We'll also hear the Canadian icon Patricia Rozema talk — with fantastic frankness — about going into meetings with financiers and studios now and realizing, "This is how young white men have always felt." The people with whom she's meeting want to support her with their infrastructure; they want to throw the full weight of their power behind her. Before — up to and including Into the Forest, her 2015 film starring Elliot Page and Evan Rachel Wood — she had to prove herself to them, over and over. Here's where the frank part comes in: part of her wants to say, "Get lost, where have you been until now?" But the savvier part of her says, "Better late than never. Take it. Use it."
And we'll hear Stella Meghie, who's in hot demand right now thanks to her film Jean of the Joneses (2016), caution us: yes, some female directors are breaking through. But even now, Meghie says, "People are constantly asking you, 'Who is this for?' and, 'Who's going to watch it?' and looking for other films to use as a marker" — meaning an example, a comparison point — "when really, there's not a ton of markers to look at and compare to." She advocates, "Let's capitalize on this, and push the doors further open," so that we have those examples.
It's lucky to be in a moment, Meghie says. But it's unlucky to have to be in a moment. So everyone must take advantage of these opportunities, and make this a permanent, rather than fleeting, state of being.
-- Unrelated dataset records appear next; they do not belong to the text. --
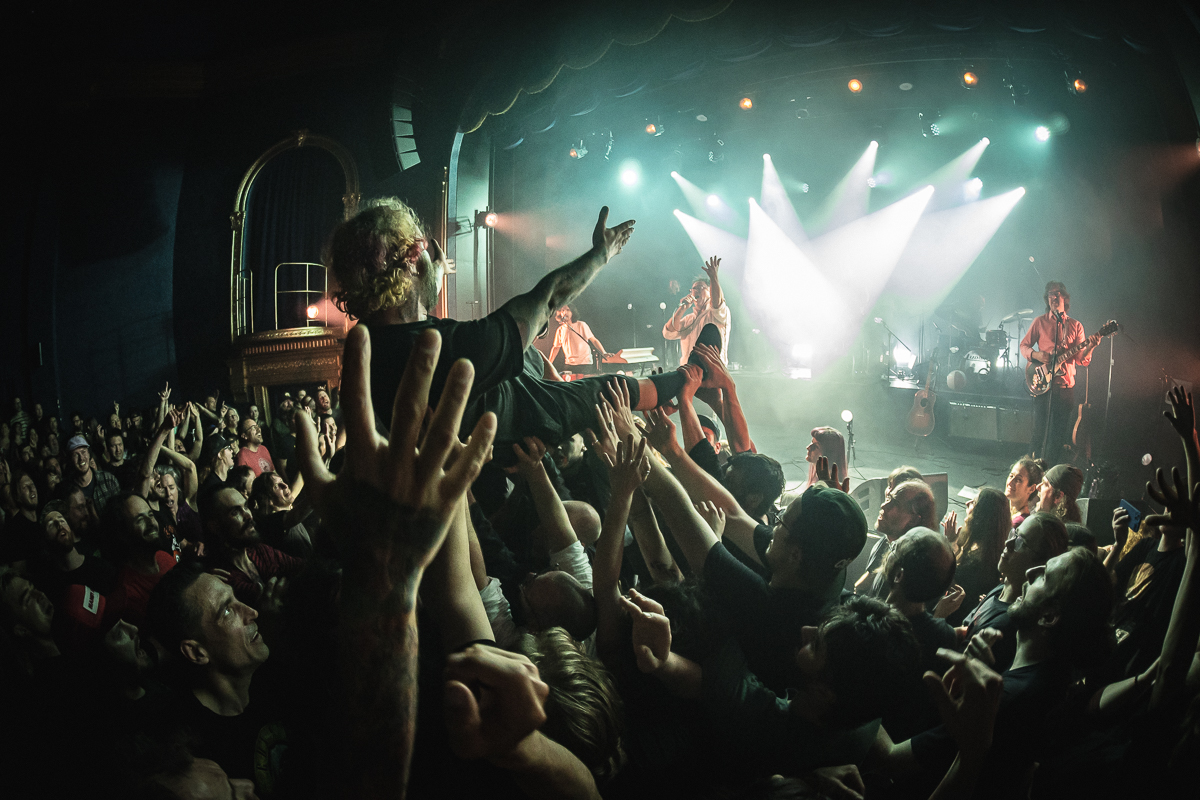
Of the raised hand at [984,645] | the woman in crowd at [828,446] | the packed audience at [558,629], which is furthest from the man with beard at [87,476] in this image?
the raised hand at [984,645]

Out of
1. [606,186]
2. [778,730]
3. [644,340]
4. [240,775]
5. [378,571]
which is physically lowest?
[240,775]

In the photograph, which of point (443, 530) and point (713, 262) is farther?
point (713, 262)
We're giving women storytellers an exclusive platform to announce that they are essential to the cultural landscape we value and want. Talking about the very real barriers to entry, and how these women overcame them, is a conversation we need to be a part of.- Johanna Schneller, The Filmmakers co-host
The moment is long overdue. Those 2017 statistics also show that women made up only 2 per cent of cinematographers, 10 per cent of screenwriters, 14 per cent of film editors, 24 per cent of producers, and 24 per cent of screen protagonists. And here's an important stat: when a woman is the director, those numbers shoot up.
The grim fact is, in 2018, a woman director is still considered a diversity hire. That's not just dismaying — it's ridiculous. Women make up 51 per cent of the population. By making women directors 100 per cent of our second season, The Filmmakers is showing audiences what they need to see: that there is no such thing as a "typical" women filmmaker. Our women have made films about Chinese mothers, Black family dynamics and the Inuit seal hunt; they've created post-apocalyptic worlds and explored a poetry festival in Iran; they've told love stories about people with intellectual disabilities in Quebec and end-of-love stories about young marrieds in Hollywood.
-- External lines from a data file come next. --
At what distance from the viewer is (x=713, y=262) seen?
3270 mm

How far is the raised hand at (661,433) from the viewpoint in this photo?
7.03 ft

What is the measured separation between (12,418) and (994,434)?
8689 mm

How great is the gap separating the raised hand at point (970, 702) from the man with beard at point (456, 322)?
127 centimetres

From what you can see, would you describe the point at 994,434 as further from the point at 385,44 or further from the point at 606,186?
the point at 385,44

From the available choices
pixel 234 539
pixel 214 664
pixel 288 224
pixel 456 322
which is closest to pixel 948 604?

Women direct films that are as broad and ambitious, as intimate and personal, as far-reaching and diverse as the world itself. Let's watch them. Let's talk about them. Let's clamour for more.
THE FILMMAKERS SEASON 2 SCHEDULE
Saturday, July 28 - Meditation Park (Mina Shum)
Saturday, August 4 - Into the Forest (Patricia Rozema)
Saturday, August 11 - Window Horses (Ann Marie Fleming)
Saturday, August 18 - Gabrielle (Louise Archambault)
Saturday, August 25 - Angry Inuk (Alethea Arnaquq-Baril)
Saturday, September 1 - Double Happiness (Mina Shum)
Saturday, September 15 - Paper Year (Rebecca Addelman)
Saturday, September 22 - Jean of the Joneses (Stella Meghie)
The September 1 broadcast of Ava (Sadaf Foroughi) is replaced by a repeat of Double Happiness (Mina Shum).
Season 2 of The Filmmakers premieres this Saturday, July 28 at 8:30pm ET/CT/MT, 9:30pm AT, 10pm NT and 11pm PT on CBC TV and cbc.ca/watch.